[
Lists Home |
Date Index |
Thread Index
]
1/11/2002 5:51:13 PM, Jonathan Robie
<jonathan.robie@softwareag.com> wrote:
>
> Some work remains to be done here. First,
> I have not represented word boundaries or
> punctuation here. ...
Well, Osama/Usama has apparently set back XQuery by
a few hours, and I can understand why Michael Rhys
thinks it's time to put this thread out of its
misery. But I think that at least the sub-thread
about validating limericks raises some fairly
interesting issues.
At one point today, I was thinking "jeez, if a pure
XML validator can't even identify a "properly
scanning" limerick without extensive markup, just
what IS it good for?" Limericks are indeed a fairly
trivial use case for XML, but many of the same
"validation" issues discussed here such as
cleverness, neologisms, weird rhyming scheme, etc.
are no worse than the non-structural validation
criteria that apply to purchase orders or whatever:
A purchase order must not only have the right tags
and types in the right places, it must be from an
established customer with sufficient credit to pay,
and the products ordered must not only be in the
catalog but in inventory as well, and the shipping
address must be a real place within our shipping
area, and all sorts of other things that no XML type
system could ever cover.
But then I remembered John Cowan's original
complaint -- the thread may be full of inspired
doggerel, but not very many actual "limericks."
Intelligent people can be quite clever at coming up
with interesting neologisms, bizarre rhymes, and
cryptic flames, but they don't seem to be able to
count the damn syllables!!!! So, even if the
limerick validator merely did a rough check to
reject mechanical violations of the limerick
"schema", it would be doing some good. So -- if we
lived in a world where properly-scanning limericks
had some economic value and there were various
limerick processors that understood instances of
some limerick schema -- I could imagine using an XML
validator to catch the truly stupid mistakes rather
than wasting the human judges time on them.
ON THE OTHER HAND, if someone is investing in some
automated (presumably heuristic or AI-based)

- _Prompt 1_: Edit the mailing-list post on validating limericks from "Well, Osama/Usama has" to "interesting issues.", inclusive, replacing "sub-thread" with "side discussion".
- _Prompt 2_: In the post on validating limericks, what was John Cowan's original complaint about the thread?
- _Prompt 3_: Carry on the mailing-list post on validating limericks from the point where it stops.
None of the material that follows is needed here.

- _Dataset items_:
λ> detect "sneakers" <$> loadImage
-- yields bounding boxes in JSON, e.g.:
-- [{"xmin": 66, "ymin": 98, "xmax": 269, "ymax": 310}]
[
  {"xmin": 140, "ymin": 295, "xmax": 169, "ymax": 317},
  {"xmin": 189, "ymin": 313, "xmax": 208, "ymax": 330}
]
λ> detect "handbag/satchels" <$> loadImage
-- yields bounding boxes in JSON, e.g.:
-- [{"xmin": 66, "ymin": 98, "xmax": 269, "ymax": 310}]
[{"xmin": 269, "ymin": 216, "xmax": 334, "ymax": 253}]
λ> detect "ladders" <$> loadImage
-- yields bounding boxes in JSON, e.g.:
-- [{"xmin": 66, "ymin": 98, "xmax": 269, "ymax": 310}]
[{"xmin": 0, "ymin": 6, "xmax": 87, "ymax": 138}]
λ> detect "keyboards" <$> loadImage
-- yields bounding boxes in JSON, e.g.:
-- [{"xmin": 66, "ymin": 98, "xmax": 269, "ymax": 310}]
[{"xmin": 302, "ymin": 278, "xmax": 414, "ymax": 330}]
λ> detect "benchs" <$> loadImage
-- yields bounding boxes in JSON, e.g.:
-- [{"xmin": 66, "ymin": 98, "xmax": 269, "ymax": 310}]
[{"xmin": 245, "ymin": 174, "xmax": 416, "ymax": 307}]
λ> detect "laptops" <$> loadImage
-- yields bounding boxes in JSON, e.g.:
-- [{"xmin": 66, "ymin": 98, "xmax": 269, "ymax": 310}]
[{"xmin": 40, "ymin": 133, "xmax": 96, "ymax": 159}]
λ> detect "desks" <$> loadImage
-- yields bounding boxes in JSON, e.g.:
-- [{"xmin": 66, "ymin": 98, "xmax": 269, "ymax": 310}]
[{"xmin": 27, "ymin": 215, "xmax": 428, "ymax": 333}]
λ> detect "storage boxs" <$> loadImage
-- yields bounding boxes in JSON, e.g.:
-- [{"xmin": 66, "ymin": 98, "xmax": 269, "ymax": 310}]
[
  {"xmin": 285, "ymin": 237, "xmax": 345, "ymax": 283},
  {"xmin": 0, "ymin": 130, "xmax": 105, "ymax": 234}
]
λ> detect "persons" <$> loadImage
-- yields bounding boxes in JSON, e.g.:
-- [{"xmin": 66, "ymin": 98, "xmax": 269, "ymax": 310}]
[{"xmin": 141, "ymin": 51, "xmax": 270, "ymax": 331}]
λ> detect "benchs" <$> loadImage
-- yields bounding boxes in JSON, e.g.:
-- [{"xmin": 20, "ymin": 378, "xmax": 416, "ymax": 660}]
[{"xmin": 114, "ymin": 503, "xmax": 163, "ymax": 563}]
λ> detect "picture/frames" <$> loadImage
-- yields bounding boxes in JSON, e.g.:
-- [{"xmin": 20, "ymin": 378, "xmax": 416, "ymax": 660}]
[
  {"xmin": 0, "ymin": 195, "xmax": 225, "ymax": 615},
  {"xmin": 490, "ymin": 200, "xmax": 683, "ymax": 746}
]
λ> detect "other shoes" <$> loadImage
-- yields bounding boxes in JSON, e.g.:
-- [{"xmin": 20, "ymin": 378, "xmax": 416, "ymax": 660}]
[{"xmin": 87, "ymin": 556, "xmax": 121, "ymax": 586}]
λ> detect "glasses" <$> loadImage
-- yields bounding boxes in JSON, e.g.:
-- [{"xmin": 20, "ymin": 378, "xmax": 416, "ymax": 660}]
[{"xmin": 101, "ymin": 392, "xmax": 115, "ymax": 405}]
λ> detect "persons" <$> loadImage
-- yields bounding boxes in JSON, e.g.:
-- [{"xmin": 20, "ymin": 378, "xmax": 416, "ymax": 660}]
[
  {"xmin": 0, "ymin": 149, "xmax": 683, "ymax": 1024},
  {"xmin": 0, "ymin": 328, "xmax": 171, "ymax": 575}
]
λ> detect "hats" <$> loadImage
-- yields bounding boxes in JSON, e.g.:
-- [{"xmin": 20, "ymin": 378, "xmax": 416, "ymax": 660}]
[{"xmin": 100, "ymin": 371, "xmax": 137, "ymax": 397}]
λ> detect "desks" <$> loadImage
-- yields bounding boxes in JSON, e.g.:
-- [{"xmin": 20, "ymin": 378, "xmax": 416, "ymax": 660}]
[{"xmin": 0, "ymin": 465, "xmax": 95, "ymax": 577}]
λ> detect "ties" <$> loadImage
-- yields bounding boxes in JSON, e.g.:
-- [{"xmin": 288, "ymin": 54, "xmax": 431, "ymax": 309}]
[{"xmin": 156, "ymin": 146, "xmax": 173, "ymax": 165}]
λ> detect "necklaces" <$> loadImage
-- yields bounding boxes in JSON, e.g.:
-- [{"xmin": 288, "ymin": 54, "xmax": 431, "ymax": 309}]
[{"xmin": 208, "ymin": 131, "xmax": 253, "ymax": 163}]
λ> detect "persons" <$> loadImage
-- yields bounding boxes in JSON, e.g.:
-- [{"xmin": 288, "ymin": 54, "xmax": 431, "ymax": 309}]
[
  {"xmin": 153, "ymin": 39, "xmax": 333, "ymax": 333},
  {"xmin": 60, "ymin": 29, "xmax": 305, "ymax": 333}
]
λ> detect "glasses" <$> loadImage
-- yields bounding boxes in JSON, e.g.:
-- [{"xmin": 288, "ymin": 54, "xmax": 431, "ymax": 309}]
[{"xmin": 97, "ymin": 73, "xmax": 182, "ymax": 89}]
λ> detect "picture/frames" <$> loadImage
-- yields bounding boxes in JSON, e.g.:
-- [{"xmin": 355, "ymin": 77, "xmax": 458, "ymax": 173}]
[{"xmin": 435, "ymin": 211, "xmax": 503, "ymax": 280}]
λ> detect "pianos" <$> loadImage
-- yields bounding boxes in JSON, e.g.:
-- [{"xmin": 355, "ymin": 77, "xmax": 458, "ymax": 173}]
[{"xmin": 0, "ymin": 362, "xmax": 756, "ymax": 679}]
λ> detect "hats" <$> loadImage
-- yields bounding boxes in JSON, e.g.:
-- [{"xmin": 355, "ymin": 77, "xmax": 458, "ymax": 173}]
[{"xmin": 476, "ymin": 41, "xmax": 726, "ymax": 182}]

- _Task result 1_:
Well, Osama/Usama has apparently set back XQuery by
a few hours, and I can understand why Michael Rhys
thinks it's time to put this thread out of its
misery. But I think that at least the side discussion
about validating limericks raises some fairly
interesting issues.

- _Task result 2_: The thread may be full of inspired doggerel, but it holds few actual limericks.

- _Task result 3_:
"judge" of the quality of the limericks (or the
business value of the purchase order), it's not
clear that the XML validation step adds anything of
value. Sure, it's simple (once that DTD is
finished, get to it, Jonathan!), but what value does
the XML validation phase add? I'm still of the
opinion that the RE parse and dictionary lookup
*procedure* would be a lot easier to code than to
develop the DTD/schema, so why not just put that
quick-screen code at the front end of the more
complex "validation" process? Counter-arguments
that I can think of include a) the declarative
description of the constraint system is more
provably correct than the equivalent procedural code
to check the constraints; b) the declarative
validation can be done with well-tested off-the-
shelf tools rather than buggy one-off code [but the
schema could be buggy!], c) ordinary blokes using
wizzy Schema editors could more easily produce the
schema than they could produce the equivalent code
... These all seem a bit contrived to me!
So, what do people think ... have we just stumbled
on a couple of non-typical examples (limericks and
purchase orders) where "type" validation is a fairly
trivial subset of what a "real" validator would do?
Are XML validations mainly useful when they are
relatively easily "programmed" and can be put into a
human-oriented evaluation process with lots of
chances for over-ride of an inappropriate rejection?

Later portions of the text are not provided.